Phylosphere is the surface of the aerial parts of plants and a place for micro-organisms to live. Simple sugars such as glucose, fructose and sucrose are the predominant carbonaceous substances on leaves and stem that pass out of wound areas or secretory pores. In these areas, can be seen the largest population bacteria of phylosphere (Mercier and Lindow 2000). The microbial inhabitants of the phylosphere include different genera of bacteria, filamentous fungi, yeasts, algae, protozoa and nematodes. The bacteria are the most abundant inhabitants of the phylosphere (Andrews and Harris 2000). Plant species and leaf type have a beneficial effect on the number of bacteria of phylosphere. For example, the number of bacteria in the phylosphere of broadleaf plants such as cucumbers and beans is significantly higher than that of broadleaf plants with waxy leaves and grasses. On the other hand, the surface of the aerial parts of the plant is subject to rapid and continuous changes in temperature, humidity, ultraviolet rays, relative humidity and the concentration gradient of nutrients (Brencic and Winans 2005).
The rhizosphere is an area of the root that soil microorganisms are very interested in, using root secretions as carbon and energy sources and competing for food and trritory. Bacteria such as Bacillus, Pseudomonas, Azospirillium, Azotobacter, Arthrobacter, Entrobacter and Serratia are among the growth-promoting bacteria (Podile and Kishore 2006). Plant growth-promoting bacteria are part of the integrated disease management program and reduce chemical consumption (Shivalingaiah et al. 2013). These bacteria can stimulate the induction resistance system against a wide range of plant pathogens (Pieterse et al. 2003). The induction of diseases resistance in various crops such as banana, beans, rice, and cucumbers has been reported by Pseudomonas and Bacillus (Harish et al. 2008; Hasan et al. 2010). Most Pseudomonas spp. significantly increases plant length, root length, and dry matter, leading to the production of plant buds and roots. Most plant growth-promoting bacteria are able to settle in the roots, especially if inoculated before sowing. The use of plant growth promoting bacteria as a biological control agent is an alternative to the use of chemical fertilizers that have led to environmental pollution (Ali et al. 2010). Pseudomonads are the major group of the plant growth-promoting bacteria, which act by strategies such as the production of plant hormones, stimulating nutrient uptake, and controlling plant pathogens (Minaxi 2010).

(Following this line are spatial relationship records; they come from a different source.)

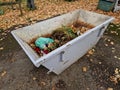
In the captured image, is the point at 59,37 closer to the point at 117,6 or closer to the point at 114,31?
the point at 114,31

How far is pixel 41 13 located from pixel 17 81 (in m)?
4.06

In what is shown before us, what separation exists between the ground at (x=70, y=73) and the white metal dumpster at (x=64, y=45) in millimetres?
261

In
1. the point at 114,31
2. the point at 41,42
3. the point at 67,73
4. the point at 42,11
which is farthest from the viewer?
the point at 42,11

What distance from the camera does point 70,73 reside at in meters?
3.58

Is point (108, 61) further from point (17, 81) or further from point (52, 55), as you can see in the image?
point (17, 81)

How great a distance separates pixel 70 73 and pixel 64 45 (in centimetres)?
116

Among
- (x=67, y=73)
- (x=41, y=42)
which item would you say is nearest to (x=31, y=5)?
(x=41, y=42)

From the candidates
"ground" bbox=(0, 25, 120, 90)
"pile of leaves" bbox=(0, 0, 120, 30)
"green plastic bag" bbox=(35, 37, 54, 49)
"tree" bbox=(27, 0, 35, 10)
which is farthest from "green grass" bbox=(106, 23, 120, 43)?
"tree" bbox=(27, 0, 35, 10)

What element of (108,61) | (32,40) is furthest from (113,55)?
(32,40)

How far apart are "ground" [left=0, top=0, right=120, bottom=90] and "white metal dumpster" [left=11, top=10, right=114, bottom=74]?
0.86 feet

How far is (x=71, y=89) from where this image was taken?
321cm

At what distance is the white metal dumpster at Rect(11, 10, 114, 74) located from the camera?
2.59 metres

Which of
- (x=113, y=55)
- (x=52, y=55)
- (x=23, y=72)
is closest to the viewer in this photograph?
(x=52, y=55)

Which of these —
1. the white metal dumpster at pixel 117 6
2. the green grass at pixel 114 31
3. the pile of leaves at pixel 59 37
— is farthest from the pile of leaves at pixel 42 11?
the pile of leaves at pixel 59 37
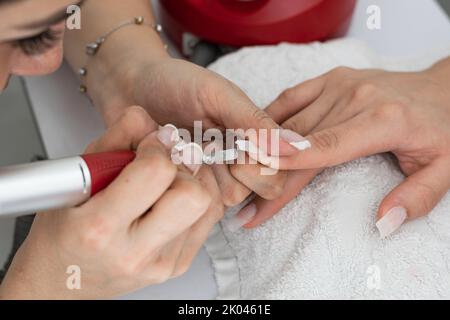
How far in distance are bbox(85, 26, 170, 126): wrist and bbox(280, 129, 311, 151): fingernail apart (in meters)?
0.20

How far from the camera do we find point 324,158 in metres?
0.65

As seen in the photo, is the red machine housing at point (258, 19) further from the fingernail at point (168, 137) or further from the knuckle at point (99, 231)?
the knuckle at point (99, 231)

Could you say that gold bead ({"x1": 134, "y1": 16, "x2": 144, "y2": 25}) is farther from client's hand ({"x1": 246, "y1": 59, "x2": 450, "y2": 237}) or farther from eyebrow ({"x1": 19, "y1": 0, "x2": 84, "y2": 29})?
eyebrow ({"x1": 19, "y1": 0, "x2": 84, "y2": 29})

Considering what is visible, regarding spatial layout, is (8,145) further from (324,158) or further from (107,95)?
(324,158)

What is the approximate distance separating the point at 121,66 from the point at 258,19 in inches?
7.2

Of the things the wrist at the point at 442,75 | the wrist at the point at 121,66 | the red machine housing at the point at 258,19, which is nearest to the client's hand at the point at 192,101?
the wrist at the point at 121,66

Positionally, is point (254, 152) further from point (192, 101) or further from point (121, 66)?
point (121, 66)

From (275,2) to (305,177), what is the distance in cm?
26

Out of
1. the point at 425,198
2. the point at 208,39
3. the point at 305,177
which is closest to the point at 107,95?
the point at 208,39

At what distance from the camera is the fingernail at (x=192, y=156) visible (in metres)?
0.59

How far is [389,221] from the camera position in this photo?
636 millimetres

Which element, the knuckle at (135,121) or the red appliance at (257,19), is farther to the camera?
the red appliance at (257,19)

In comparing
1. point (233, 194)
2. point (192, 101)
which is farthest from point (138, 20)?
point (233, 194)

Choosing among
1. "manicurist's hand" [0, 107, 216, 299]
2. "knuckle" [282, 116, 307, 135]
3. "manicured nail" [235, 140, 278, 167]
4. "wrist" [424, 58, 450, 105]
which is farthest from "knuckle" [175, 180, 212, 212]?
"wrist" [424, 58, 450, 105]
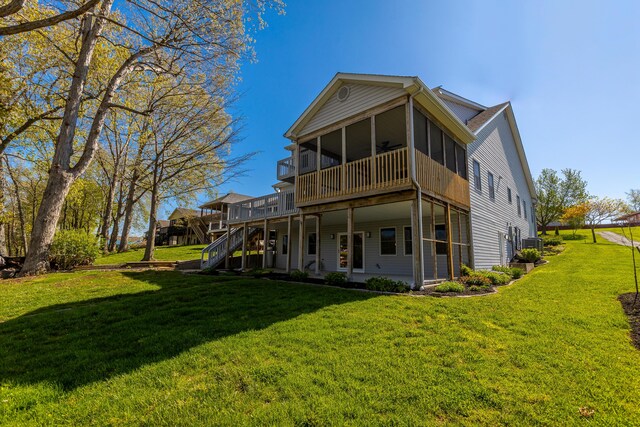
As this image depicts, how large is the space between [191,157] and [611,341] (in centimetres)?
1875

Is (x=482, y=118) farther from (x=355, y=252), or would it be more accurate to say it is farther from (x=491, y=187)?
(x=355, y=252)

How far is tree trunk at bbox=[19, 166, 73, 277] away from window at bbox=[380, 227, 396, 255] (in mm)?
12192

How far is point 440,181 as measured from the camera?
941 centimetres

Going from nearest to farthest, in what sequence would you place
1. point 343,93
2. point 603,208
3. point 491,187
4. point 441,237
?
1. point 343,93
2. point 441,237
3. point 491,187
4. point 603,208

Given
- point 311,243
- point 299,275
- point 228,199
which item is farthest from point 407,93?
point 228,199

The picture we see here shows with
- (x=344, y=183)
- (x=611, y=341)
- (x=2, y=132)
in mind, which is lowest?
(x=611, y=341)

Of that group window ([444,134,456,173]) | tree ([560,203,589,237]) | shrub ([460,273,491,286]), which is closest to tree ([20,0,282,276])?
window ([444,134,456,173])

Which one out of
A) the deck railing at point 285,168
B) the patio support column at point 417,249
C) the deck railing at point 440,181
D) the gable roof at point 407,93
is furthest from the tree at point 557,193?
the patio support column at point 417,249

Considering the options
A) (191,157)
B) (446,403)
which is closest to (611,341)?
(446,403)

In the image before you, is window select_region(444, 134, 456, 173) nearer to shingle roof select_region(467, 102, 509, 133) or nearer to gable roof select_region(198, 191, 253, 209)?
shingle roof select_region(467, 102, 509, 133)

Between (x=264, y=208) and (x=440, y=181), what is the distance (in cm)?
830

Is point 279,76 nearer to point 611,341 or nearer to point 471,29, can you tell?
point 471,29

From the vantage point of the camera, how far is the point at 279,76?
1416cm

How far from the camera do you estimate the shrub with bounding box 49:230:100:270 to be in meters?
11.6
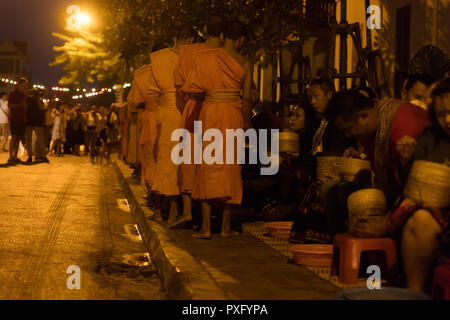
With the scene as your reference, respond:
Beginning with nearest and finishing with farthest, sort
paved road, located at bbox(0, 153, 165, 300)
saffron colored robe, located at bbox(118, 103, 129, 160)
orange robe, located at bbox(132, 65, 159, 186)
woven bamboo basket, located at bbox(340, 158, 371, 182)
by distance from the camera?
1. paved road, located at bbox(0, 153, 165, 300)
2. woven bamboo basket, located at bbox(340, 158, 371, 182)
3. orange robe, located at bbox(132, 65, 159, 186)
4. saffron colored robe, located at bbox(118, 103, 129, 160)

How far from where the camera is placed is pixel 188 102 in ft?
27.5

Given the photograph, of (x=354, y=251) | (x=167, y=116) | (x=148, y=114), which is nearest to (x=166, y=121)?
(x=167, y=116)

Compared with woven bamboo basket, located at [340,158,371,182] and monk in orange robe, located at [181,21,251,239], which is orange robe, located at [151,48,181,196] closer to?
monk in orange robe, located at [181,21,251,239]

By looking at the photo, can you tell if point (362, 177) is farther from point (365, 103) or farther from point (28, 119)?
point (28, 119)

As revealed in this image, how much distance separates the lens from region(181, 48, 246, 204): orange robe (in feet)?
25.7

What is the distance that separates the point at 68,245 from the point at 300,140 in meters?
2.61

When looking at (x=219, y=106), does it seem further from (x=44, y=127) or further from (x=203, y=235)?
(x=44, y=127)

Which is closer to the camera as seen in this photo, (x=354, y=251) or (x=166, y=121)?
(x=354, y=251)

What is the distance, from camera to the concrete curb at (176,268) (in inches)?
215

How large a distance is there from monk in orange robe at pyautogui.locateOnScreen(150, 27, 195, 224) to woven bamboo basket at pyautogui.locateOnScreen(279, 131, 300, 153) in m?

Bacillus species were reported as endophytes within different plant tissues. B. megaterium was the most abundant species in the rhizosphere and B. pumilus and B. subtilis were the most abundant species in the soybean phylosphere (Arias et al. 1999). B. endophyticus from the inner tissue of cotton fibers (Reva et al, 2002), Erwinia sp., Bacillus sp., B. pumilus, B. brevis, Clavibacter sp. and Xanthomonas sp. isolated as endophytes from roots, stems, buds and bolls (Misaghi and Donndelinger 1990). Enterobacter asburiae was isolated as an endophyte and from the cotton rhizosphere, which showed that this bacterium is able to spread systemically in the plant (Hallmann et al. 1998). P. fluorescens caused a significant increase in germination and dry weight of cotton in greenhouse conditions (Salaheddin et al. 2010). P. fluorescens stimulated seedling growth and increased yield with reduced disease (Safyazov et al. 1995).